This is Rose Ball:

To explain what’s going on:

this is Street Fighter IV, in practice mode versus mode. Both players are handicapped so they have a pixel of health, and both have selected Rose as their character. They are playing best of 9. At the beginning of each round, one of them “serves” by performing Rose’s “Soul Spark” move – a half-circle towards on the joystick, and a punch button. Then, they take it in turns to perform her “Soul Reflect”, which can reverse projectiles; this is a quarter-cirlce away on the stick, with a punch button. Whoever fails to time the parry correctly will get hit by the “ball”, and the other player will win the round.

So: they’re playing Pong, inside Street Fighter IV.

This is clearly awesome.

What I like most is that it’s consensual – there’s nothing to stop one of them just walking over and pounding the other player, bar good conduct. The game of Rose Ball only works if you both play fair. Later in the game, you’ll see one player move closer to the other, upping the difficultly of the game, as there’s less time to parry the ball.

It’s always interesting to see consensual games like Rose Ball emerge from other games. An obvious corollary is Cat and Mouse in the Project Gotham series; whilst it was a player-derived, consensual mode in PGR2, by the third and fourth games in the series, it turned into a fully fledged game mode.

See also some of the new consensual gameplay modes that people have made for Halo 3 – the four-team, eight-player racing game that is Rocket Race, or Grifball, the two-team ballgame that’s hugely popular online.

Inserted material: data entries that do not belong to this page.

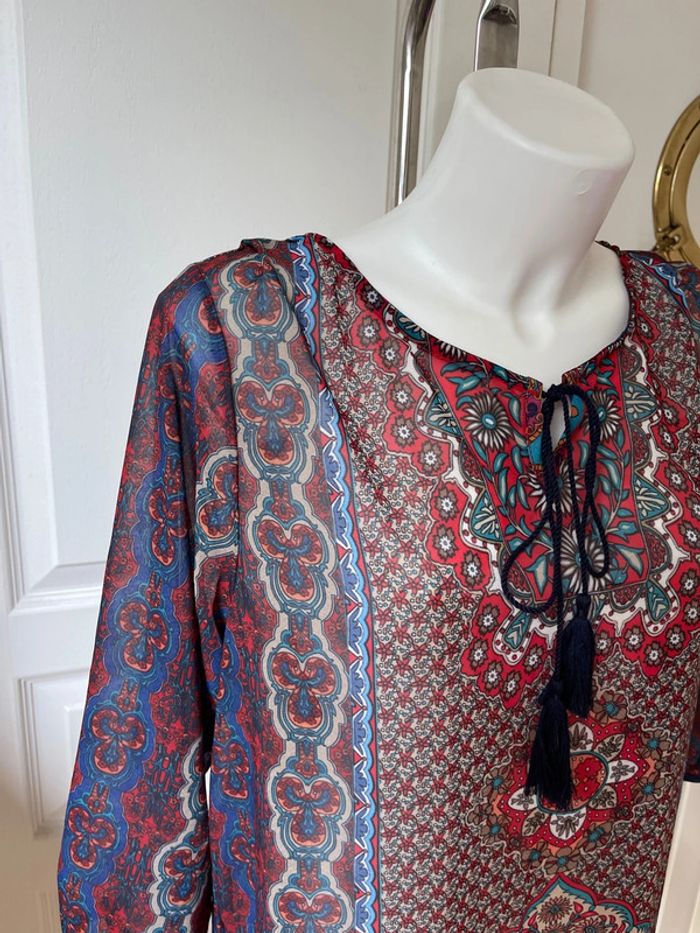 Tunique à motifs - photo numéro 3
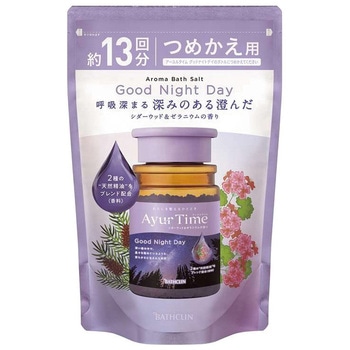 アーユルタイム グッドナイトデイ - バスクリン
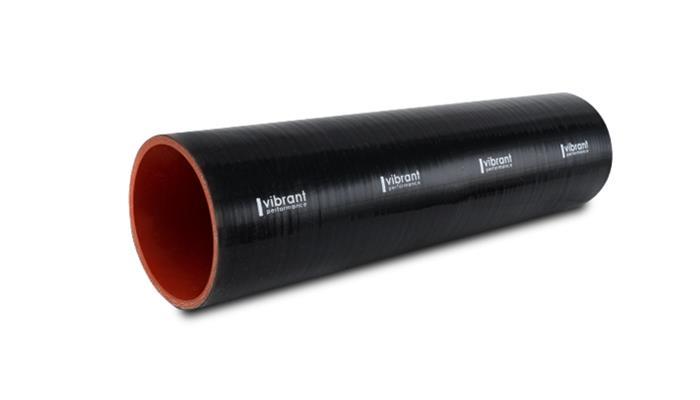 4 Ply Silicone Sleeve 3i n I.D. x 12in long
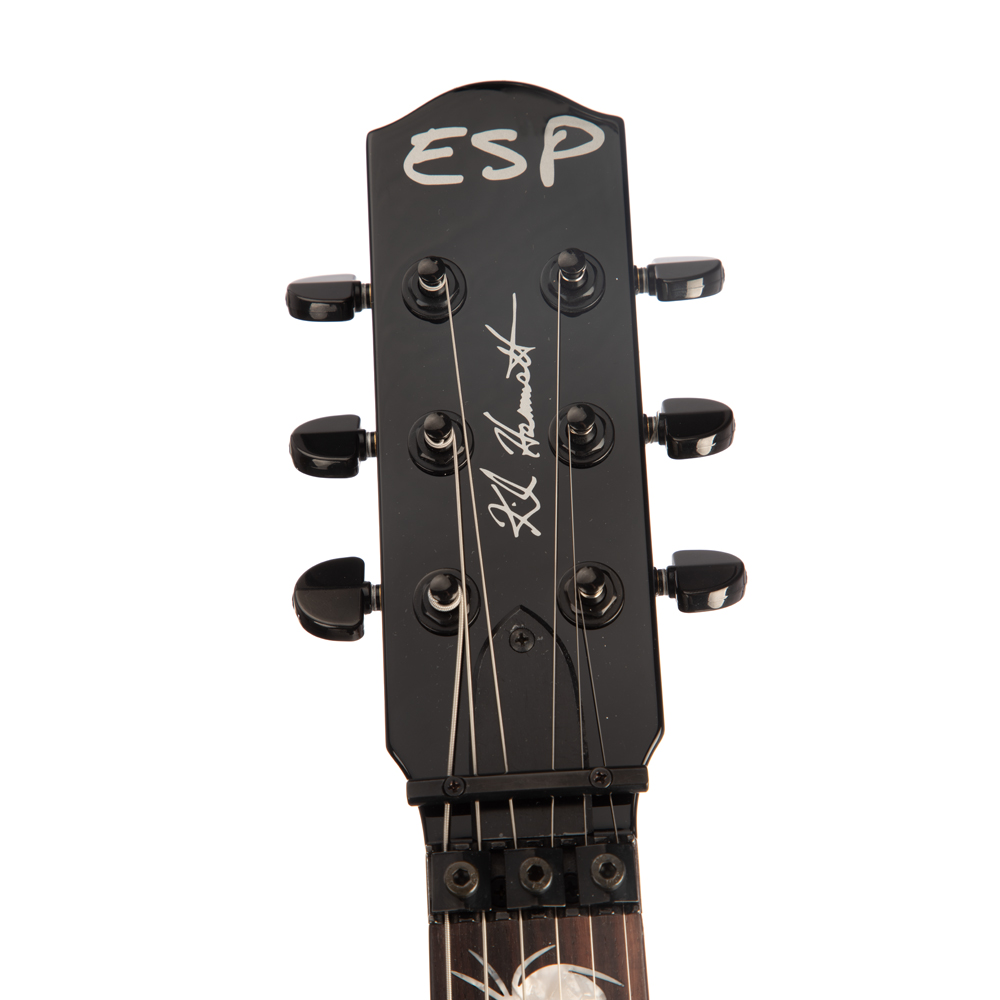ESP 30th Anniversary KH-3 Spider Electric Guitar - Black With Spider Graphic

Consensual play – breaking the “official” rules in an agreed manner – is something that always emerges when you give players rule-based systems such as videogames. Few systems are robust enough to make it worthwhile, though. Cat and Mouse is quite fragile if someone doesn’t understand the rules; by contrast, the Halo 3-derived games are much more robust, as there’s more customisation of the rule-system available to players. These kind of games are important, though, because they require no modification or custom code, no downloads or installation; they’re just new layers of player-generated rules on top of pre-existing, developer-designed rules.

And: they usually turn out to be lots of fun, because anything that can survive the mill of hundreds, perhaps thousands of Xbox Live players playing – and refining – it is probably pretty good.

Hence the survival of Cat and Mouse into a canon game mode; hence the popularity of Griffball. And Rose Ball? I think that’s going to stay a novelty for relatively skilled players, but it’s still nice to know that such a thing is possible within systems like SF4.